Una millonaria deuda en Luján de Cuyo complica la transición política entre el electo Omar De Marchi y el intendente Carlos López Puelles. La difícil situación financiera del municipio gobernado por el FpV es tal que el viernes sólo acreditaron los salarios de la mitad de los empleados.
Tras las elecciones de junio, los contactos políticos han sido escasos a tal punto que los dos principales referentes todavía no se han sentado a discutir cómo sigue la infraestructura de servicios en Luján hasta el 10 de diciembre. Apenas un par de reuniones entre los emisarios.
Por un lado, el concejal Sebastián Bragagnolo con el secretario de Gobierno, Víctor Sottile para definir lo político. Por el otro, el secretario de Hacienda, Mario Granado recibió al ex legislador provincial del PD, Tony Spezia para abordar la cuestión más espinosa, lo financiero.
Ante la falta de información oficial, los demarchistas temen por la deuda que López Puelles está “pateando” para su sucesor. Según indicaron, habría unos 400 millones de pesos de deuda flotante que recibiría el intendente electo.
En este punto, recalcaron las fuentes consultadas, los demócratas-macristas aseguraron que el municipio estaría librando cheques prorrateados a diciembre para saldar la deuda de 50 millones de pesos que mantendrían con los proveedores.

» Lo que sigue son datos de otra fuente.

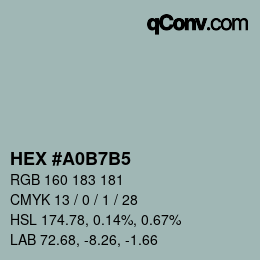 颜色代码: HEX #A0B7B5 | qconv.com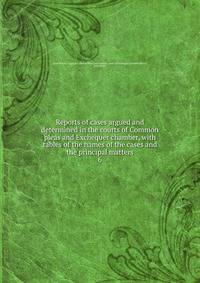 Reports of cases argued and determined in the courts of Common pleas and Exchequer chamber, with tables of the names of the cases and the principal matters. 6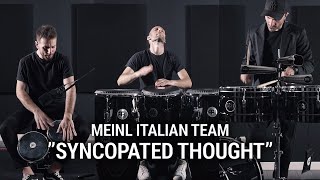 Meinl Italian Team - "Syncopated Thought" by Marco Bonutto, Massimo Orselli, Francesco Fasanaro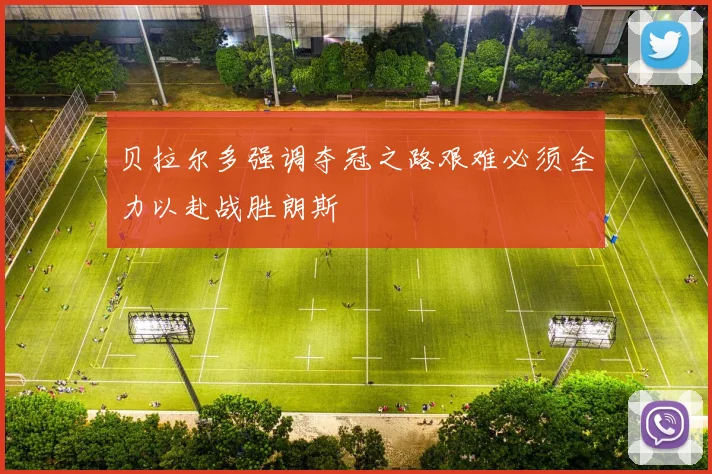 贝拉尔多强调夺冠之路艰难必须全力以赴战胜朗斯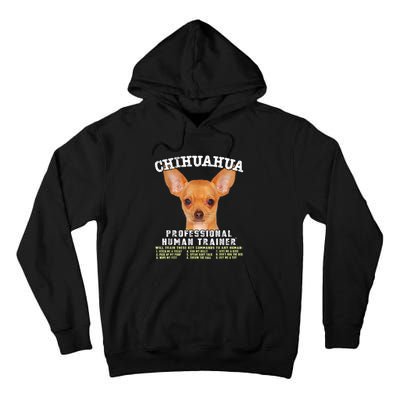 Chihuahua Professional Human Trainer Tall Hoodie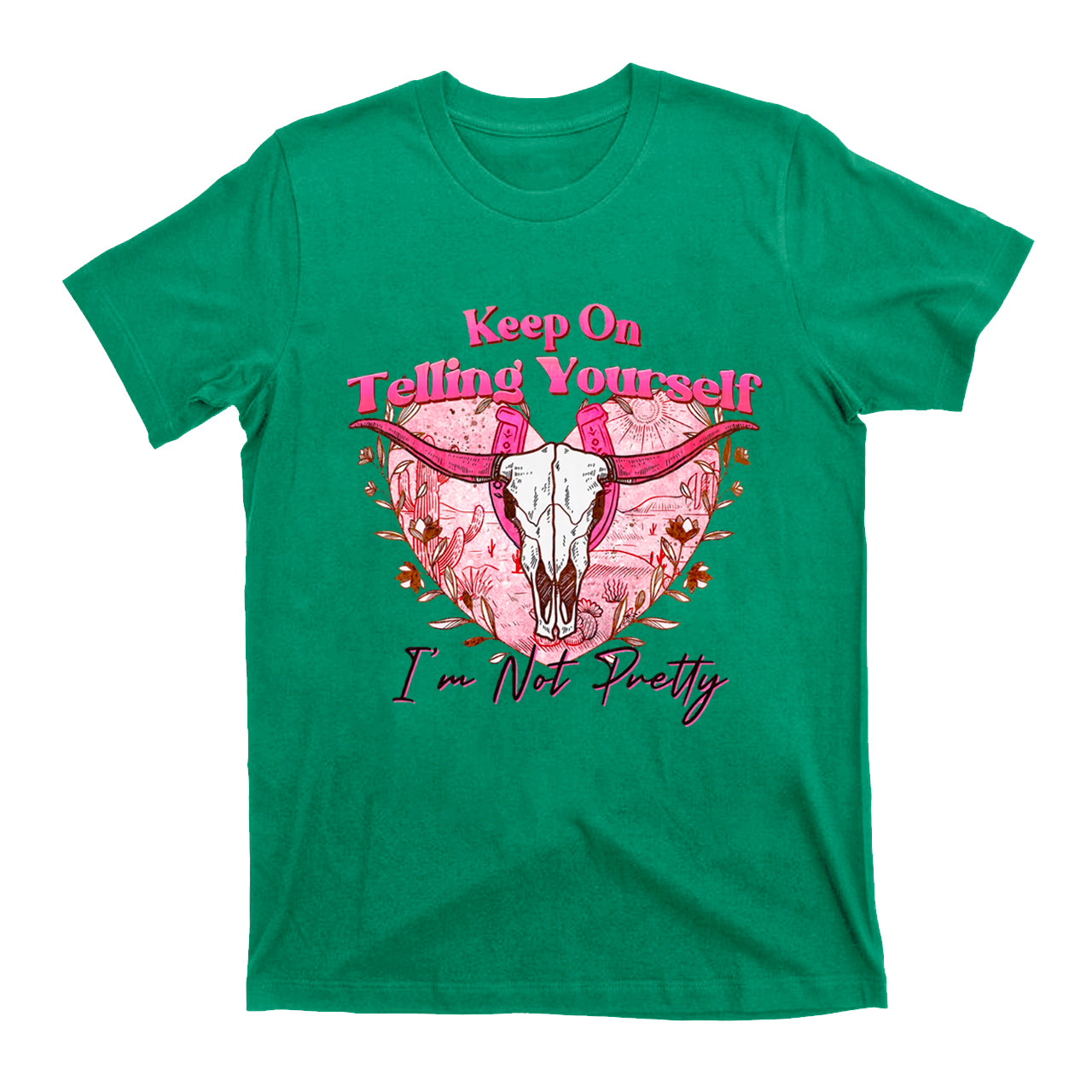 Cowgirls Keep On Telling Yourself I'm Not Pretty T-Shirts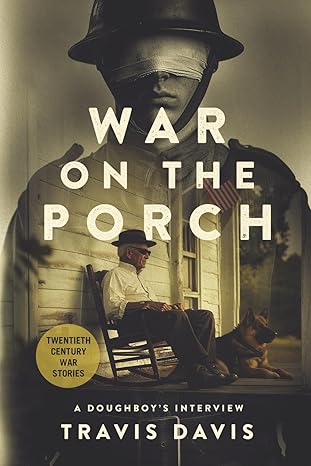 The cover for War on the Porch is of two images. One is a sepia colored image of a WWI soldier in uniform with his eyes wrapped in a white bandage. Below this image is a colored image of an older man sitting on a porch. He wears dark sunglasses and sits in a rocking chair by a large dog.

El viernes, la secretaría de Hacienda depositó sólo el sueldo a la clase G -que toca los sueldos más bajos de la comuna- y la mitad de los empleados todavía no han cobrado, lo que da una pauta de la crisis financiera que vuelve a complicar la gestión de López Puelles, ya en su recta final.
No es la primera vez que López Puelles tiene complicaciones para pagar a los municipales. Pero ante este panorama, en el oficialismo buscan una salida para hacer frente a las deudas: pedir autorización al Concejo Deliberante para cobrar el adelanto de 10 millones de pesos por convenio que aporta YPF. Estos fondos generalmente se cobran a fin de año, pero lo que sobran son dudas sobre el destino de los mismos.
El martes se realizará una reunión en el Concejo para definir esta cuestión, pero el ánimo político en los bloques partidarios no es el mejor ya que el Ejecutivo salteó la instancia de los ediles para pedirle un adelanto al agente financiero del municipio, el Banco Supervielle.
Pero a eso, mientras queda una semana para las Primarias presidenciales, los cuestionamientos también apuntan a la falta de conducción, ya que después de la derrota, el intendente se tomó licencia y no se lo ha visto por el municipio. Su secretario de gobierno, Sottile, presentó parte de enfermo, por lo que algunos consideran que el municipio es una “bomba de tiempo”.